TEXT TO READ ->
◇ ◇ ◇
# Col vento si spippola il corallo di una sete di baci



## jedna

Hello members,



 Col vento si spippola il corallo di una sete di baci


I'm struggling with the above line out of an Ungaretti poem. This one:
http://www.partecipiamo.it/Poesie/ungaretti/lindoro_di_deserto.htm

Could somebody help me translating that enigmatic 'si spippola'?

Thank you, and best regards
Jedna


----------



## Tegs

Have you checked any of the translations already available? I found one after 5 minutes of googling. 

Page 49 of "A Major Selection of the Poetry of Giuseppe Ungaretti" in Google books - http://books.google.co.uk/books?id=efGiSCBXbPIC&printsec=frontcover#v=onepage&q&f=false


----------



## Mary49

Hi jedna and Tegs, 
I've read the translation in Teg's link, but I don't agree with the use of the verb "to blunt" for "spippolare". I've checked Italian dictionaries and found it is a synonym for "sgranare", for example the beads of a rosary. see here http://it.ewrite.us/come-affrontare-il-porto-sepolto-di-ungaretti-90352.html   "... l\’elemento dello spippolare, che rimanda al mondo arabo in cui era cresciuto ungaretti [...[ Spippolare (i pippoli d\’ambra della corona, con cui vengono fatti i rosari) si ritrova..."
I'm not sure about "to blunt".
◇ ◇ ◇
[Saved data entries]
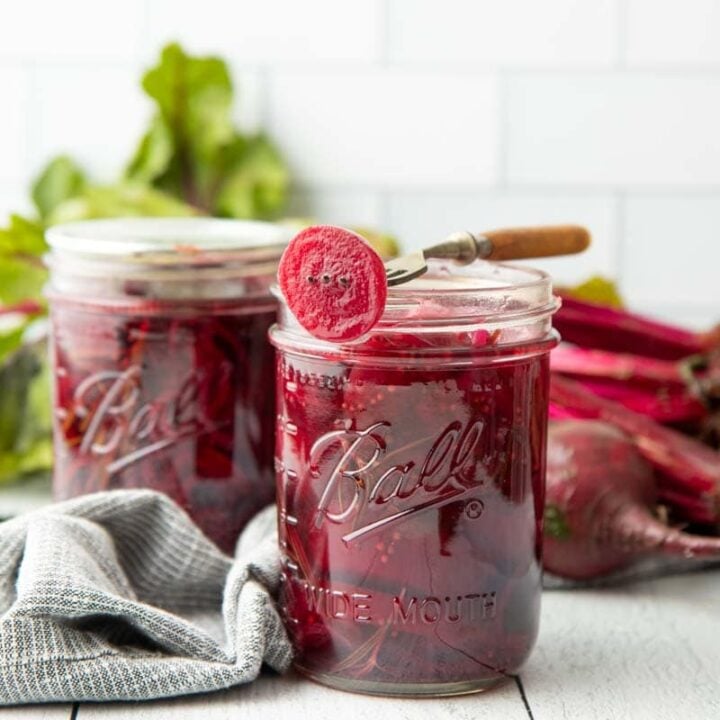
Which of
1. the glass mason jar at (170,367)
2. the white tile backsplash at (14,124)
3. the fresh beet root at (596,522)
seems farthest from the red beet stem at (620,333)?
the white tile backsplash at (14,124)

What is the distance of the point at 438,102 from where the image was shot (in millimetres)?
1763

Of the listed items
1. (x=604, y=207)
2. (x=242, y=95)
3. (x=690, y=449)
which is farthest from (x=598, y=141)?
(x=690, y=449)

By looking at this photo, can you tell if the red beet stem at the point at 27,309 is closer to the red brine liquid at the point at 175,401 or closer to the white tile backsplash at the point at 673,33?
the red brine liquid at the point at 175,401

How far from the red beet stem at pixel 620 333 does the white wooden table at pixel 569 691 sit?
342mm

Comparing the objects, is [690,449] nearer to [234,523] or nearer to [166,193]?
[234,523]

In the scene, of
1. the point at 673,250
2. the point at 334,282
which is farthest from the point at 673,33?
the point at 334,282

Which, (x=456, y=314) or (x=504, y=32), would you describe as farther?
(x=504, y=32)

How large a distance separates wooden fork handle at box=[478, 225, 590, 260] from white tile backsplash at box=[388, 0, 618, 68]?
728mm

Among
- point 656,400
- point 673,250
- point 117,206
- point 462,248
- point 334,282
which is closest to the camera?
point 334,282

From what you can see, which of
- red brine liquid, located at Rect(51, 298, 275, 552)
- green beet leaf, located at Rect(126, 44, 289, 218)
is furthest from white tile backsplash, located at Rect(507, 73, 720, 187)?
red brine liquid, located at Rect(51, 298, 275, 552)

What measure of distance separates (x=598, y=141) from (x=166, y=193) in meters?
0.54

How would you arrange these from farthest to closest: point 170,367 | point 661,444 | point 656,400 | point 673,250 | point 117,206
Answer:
◇ ◇ ◇
DIRECTIONS ->
A. Answer these from the forum thread:
(i) Which Italian phrase does Jedna ask for help translating?
(ii) On which page of "A Major Selection of the Poetry of Giuseppe Ungaretti" did Tegs find a translation?
(iii) Which English verb in that translation does Mary49 disagree with?
B. Rewrite the part of the forum thread that begins at the words "Could somebody help" and stops after "minutes of googling.", with "translations" changed to "renderings".
The rows are not needed for anything here.

ANSWERS IN ORDER ->
A.
(i) 'si spippola'
(ii) Page 49
(iii) "to blunt"

B.
Could somebody help me translating that enigmatic 'si spippola'?

Thank you, and best regards
Jedna


----------



## Tegs

Have you checked any of the renderings already available? I found one after 5 minutes of googling.